* _Consigna 1_
Enumera los tres elementos en los que, según el texto sobre la criminalización de la migración, se apoyan estas narrativas.
* _Consigna 2_
Según el texto sobre la criminalización de la migración, ¿a través de qué se construyen y refuerzan las narrativas criminalizadoras?
* _Consigna 3_
Prosigue el texto sobre la criminalización de la migración a partir de su última frase.

* _Texto de lectura_
= = = = = = =
En el contexto social y político actual, la migración suele verse envuelta en discursos que la vinculan de forma directa con la delincuencia, la inseguridad o el conflicto social. Estas narrativas criminalizadoras no aparecen de manera casual, sino que se construyen y refuerzan a través de determinados discursos mediáticos y políticos.
La criminalización de la migración tiene consecuencias profundas a nivel social, emocional y psicológico, tanto en las personas migrantes como en el conjunto de la sociedad. Comprender cómo funcionan estos discursos y aprender a cuestionarlos es fundamental para promover una convivencia más justa y respetuosa.
A continuación, analizamos los principales ejes de estas narrativas y su impacto social.
Narrativas criminalizadoras y su desmontaje
Las narrativas criminalizadoras simplifican realidades complejas y presentan a determinados colectivos como una amenaza para el orden social. En el caso de la migración, estas narrativas se apoyan en estereotipos, datos descontextualizados y generalizaciones que refuerzan el miedo y la desconfianza.
= = = = = = =
Datos recopilados

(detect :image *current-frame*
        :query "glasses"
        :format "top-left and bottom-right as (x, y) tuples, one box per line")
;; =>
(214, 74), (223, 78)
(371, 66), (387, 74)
= = = = = = =
* _Resultado 1_
Estereotipos, datos descontextualizados y generalizaciones.

* _Resultado 2_
A través de determinados discursos mediáticos y políticos.

* _Resultado 3_
Desmontar estos discursos implica desarrollar una mirada crítica hacia la información que consumimos, cuestionar los mensajes dominantes y comprender los mecanismos sociales que sostienen los prejuicios.
Migración y delito: desmontar mitos
Uno de los mitos más extendidos es la asociación directa entre migración y delito. Sin embargo, numerosos estudios muestran que no existe una relación causal entre el origen migrante y una mayor criminalidad.
Este vínculo suele construirse a partir de percepciones subjetivas, titulares alarmistas y discursos simplificados que ignoran factores estructurales como la desigualdad social o la exclusión. Desmontar estos mitos es esencial para frenar la estigmatización y promover una convivencia basada en datos y no en prejuicios.
Revisión crítica de discursos mediáticos y políticos
Los discursos mediáticos y políticos desempeñan un papel clave en la construcción de la opinión pública sobre la migración. La forma en que se presentan las noticias y los mensajes institucionales condiciona la percepción social de las personas migrantes.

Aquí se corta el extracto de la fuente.